Como vimos no último post da nossa série sobre as Lendas do WRC, se nos anos 1970 e 1980 o Campeonato Mundial de Rali foi dominado pelos europeus, a década de 1990 viu uma equipe japonesa levar o título de construtores pela primeira vez com a Toyota. Foi o início de uma nova era que teve, entre seus protagonistas, a Subaru com sua equipe de fábrica, a World Rally Team.

═══

Enunciado A – Indique se cada afirmação está de acordo com o texto sobre o Campeonato Mundial de Rali, respondendo sim ou não e citando literalmente as palavras do texto que o comprovam: (i) nos anos 1970 e 1980, o campeonato foi dominado pelos europeus; (ii) a primeira equipe japonesa a conquistar o título de construtores foi a Subaru; (iii) a equipe de fábrica da Subaru chamava-se World Rally Team.
Enunciado B – Reproduza fielmente o trecho do texto sobre o Campeonato Mundial de Rali que vai de "Como vimos no" até "World Rally Team.", inclusive.
Os registros não têm qualquer papel nesta tarefa.

═══

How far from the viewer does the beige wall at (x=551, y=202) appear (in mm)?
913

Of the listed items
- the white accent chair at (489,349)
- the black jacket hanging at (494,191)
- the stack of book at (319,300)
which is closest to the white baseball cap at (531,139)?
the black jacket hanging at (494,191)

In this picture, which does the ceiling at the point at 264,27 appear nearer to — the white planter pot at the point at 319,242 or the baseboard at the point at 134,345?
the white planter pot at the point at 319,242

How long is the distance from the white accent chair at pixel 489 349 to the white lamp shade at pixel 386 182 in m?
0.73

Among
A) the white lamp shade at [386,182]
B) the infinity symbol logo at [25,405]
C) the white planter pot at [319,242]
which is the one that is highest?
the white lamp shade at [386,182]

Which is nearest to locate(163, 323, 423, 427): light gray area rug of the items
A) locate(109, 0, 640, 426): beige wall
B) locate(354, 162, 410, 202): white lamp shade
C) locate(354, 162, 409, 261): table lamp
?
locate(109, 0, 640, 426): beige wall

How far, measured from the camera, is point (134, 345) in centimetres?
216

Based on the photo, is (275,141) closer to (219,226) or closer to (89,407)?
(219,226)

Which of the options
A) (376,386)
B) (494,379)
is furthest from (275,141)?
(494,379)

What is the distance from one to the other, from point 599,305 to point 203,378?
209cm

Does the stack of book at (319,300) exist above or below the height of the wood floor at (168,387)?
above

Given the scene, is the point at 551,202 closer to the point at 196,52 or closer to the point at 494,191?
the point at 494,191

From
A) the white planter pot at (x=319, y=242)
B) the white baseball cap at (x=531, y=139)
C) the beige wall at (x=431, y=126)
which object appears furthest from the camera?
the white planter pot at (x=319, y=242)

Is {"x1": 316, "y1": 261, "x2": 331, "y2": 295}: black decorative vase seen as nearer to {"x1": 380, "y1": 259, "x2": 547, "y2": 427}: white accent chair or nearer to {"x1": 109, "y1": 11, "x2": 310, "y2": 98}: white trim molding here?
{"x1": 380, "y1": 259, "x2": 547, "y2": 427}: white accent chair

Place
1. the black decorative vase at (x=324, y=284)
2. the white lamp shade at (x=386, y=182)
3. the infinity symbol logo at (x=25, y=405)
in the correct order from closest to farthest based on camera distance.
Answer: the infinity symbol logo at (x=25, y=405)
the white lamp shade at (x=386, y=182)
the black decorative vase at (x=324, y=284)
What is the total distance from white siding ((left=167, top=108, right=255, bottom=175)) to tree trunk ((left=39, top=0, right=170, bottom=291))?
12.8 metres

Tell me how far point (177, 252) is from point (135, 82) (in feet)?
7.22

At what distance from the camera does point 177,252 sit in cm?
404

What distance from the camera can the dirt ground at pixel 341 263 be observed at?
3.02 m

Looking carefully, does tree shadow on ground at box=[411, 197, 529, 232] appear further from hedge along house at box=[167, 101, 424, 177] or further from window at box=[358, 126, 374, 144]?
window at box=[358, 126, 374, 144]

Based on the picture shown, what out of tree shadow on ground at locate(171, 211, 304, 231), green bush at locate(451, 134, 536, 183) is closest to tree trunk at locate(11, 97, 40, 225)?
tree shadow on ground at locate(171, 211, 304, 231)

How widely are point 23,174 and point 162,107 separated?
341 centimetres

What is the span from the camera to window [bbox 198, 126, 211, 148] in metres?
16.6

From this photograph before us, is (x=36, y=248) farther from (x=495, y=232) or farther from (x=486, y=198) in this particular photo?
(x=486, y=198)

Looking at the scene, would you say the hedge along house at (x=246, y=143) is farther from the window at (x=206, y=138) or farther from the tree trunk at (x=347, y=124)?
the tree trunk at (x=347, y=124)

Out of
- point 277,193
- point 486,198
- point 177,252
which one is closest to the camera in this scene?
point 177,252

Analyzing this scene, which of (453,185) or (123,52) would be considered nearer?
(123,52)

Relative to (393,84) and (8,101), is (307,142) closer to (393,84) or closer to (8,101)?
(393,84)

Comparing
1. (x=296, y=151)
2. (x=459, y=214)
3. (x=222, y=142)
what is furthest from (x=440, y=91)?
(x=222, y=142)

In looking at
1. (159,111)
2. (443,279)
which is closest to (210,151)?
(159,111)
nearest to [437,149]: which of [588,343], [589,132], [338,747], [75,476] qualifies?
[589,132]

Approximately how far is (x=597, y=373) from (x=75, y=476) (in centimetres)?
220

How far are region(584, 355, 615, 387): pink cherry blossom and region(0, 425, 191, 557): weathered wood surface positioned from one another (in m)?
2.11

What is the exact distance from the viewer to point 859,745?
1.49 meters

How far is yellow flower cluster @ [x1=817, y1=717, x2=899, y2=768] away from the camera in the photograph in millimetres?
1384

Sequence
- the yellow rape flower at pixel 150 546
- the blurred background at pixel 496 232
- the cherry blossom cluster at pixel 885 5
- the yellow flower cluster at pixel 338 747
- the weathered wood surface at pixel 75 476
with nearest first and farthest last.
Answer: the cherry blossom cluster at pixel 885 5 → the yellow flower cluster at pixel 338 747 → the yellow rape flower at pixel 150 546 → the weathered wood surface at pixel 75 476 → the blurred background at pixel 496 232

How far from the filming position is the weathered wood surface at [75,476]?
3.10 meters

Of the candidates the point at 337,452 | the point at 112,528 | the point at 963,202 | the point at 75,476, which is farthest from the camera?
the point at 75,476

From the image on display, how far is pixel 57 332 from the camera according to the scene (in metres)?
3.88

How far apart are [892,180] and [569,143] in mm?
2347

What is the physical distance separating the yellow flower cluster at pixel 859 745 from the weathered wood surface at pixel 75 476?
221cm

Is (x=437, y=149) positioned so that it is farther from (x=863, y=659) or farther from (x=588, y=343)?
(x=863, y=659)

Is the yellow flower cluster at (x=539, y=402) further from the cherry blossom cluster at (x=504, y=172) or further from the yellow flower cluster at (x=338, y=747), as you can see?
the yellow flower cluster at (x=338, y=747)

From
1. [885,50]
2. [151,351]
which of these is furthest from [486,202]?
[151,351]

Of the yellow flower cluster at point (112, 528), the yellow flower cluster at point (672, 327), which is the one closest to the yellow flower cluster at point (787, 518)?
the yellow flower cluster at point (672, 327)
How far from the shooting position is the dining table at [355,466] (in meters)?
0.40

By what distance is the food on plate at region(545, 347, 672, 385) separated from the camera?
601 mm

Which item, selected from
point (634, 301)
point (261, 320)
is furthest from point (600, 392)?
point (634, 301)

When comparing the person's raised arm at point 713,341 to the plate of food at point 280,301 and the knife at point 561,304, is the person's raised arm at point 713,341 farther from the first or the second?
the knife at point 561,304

═══

Resposta ao exercício A –
(i) Sim: "se nos anos 1970 e 1980 o Campeonato Mundial de Rali foi dominado pelos europeus".
(ii) Não: "a década de 1990 viu uma equipe japonesa levar o título de construtores pela primeira vez com a Toyota".
(iii) Sim: "a Subaru com sua equipe de fábrica, a World Rally Team".

Resposta ao exercício B –
Como vimos no último post da nossa série sobre as Lendas do WRC, se nos anos 1970 e 1980 o Campeonato Mundial de Rali foi dominado pelos europeus, a década de 1990 viu uma equipe japonesa levar o título de construtores pela primeira vez com a Toyota. Foi o início de uma nova era que teve, entre seus protagonistas, a Subaru com sua equipe de fábrica, a World Rally Team.